Look through the records below, and copy out every line that holds the string "States".

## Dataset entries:
= = = =

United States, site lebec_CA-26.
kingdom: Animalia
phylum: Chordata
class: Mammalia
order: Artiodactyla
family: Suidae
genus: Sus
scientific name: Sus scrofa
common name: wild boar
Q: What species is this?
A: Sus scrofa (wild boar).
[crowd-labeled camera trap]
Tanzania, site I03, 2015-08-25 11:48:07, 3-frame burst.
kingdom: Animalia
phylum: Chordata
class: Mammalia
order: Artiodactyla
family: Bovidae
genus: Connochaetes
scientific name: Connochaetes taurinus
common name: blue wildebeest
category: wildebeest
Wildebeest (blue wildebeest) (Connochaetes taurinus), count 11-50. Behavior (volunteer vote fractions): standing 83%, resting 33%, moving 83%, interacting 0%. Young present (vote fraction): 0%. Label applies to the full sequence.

= = = =

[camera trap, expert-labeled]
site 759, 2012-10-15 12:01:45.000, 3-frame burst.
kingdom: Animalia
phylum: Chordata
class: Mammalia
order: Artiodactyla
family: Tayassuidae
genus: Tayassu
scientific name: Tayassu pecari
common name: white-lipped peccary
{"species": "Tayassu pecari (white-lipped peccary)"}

= = = =

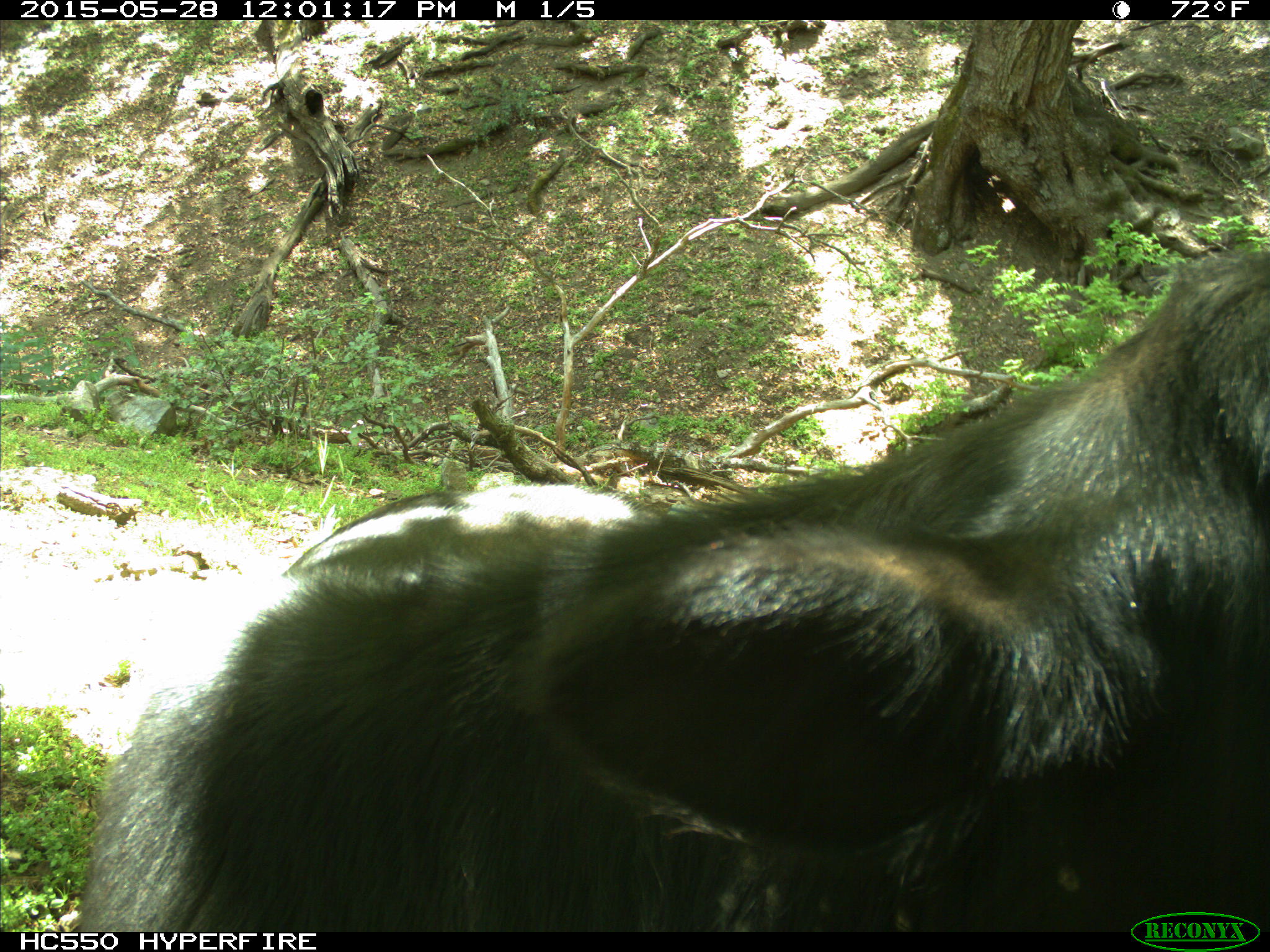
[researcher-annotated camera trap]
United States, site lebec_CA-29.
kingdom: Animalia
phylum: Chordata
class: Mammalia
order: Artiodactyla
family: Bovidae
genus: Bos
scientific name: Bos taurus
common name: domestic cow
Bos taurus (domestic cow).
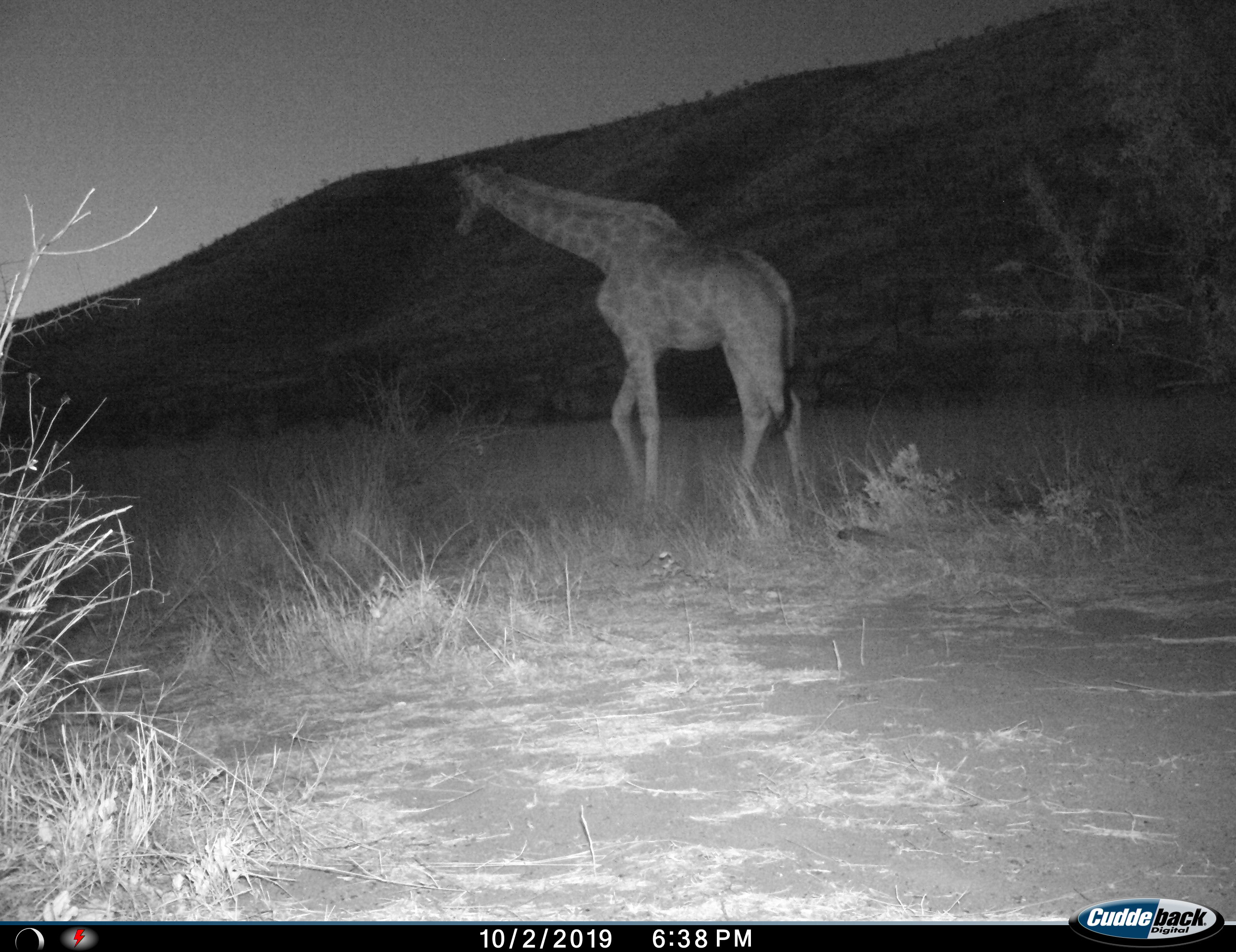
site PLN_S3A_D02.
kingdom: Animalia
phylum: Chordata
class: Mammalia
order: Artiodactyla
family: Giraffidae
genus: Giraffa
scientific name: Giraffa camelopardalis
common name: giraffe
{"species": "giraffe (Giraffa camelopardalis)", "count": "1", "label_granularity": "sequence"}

= = = =

## ANSWER AREA:
United States, site lebec_CA-26.
United States, site lebec_CA-29.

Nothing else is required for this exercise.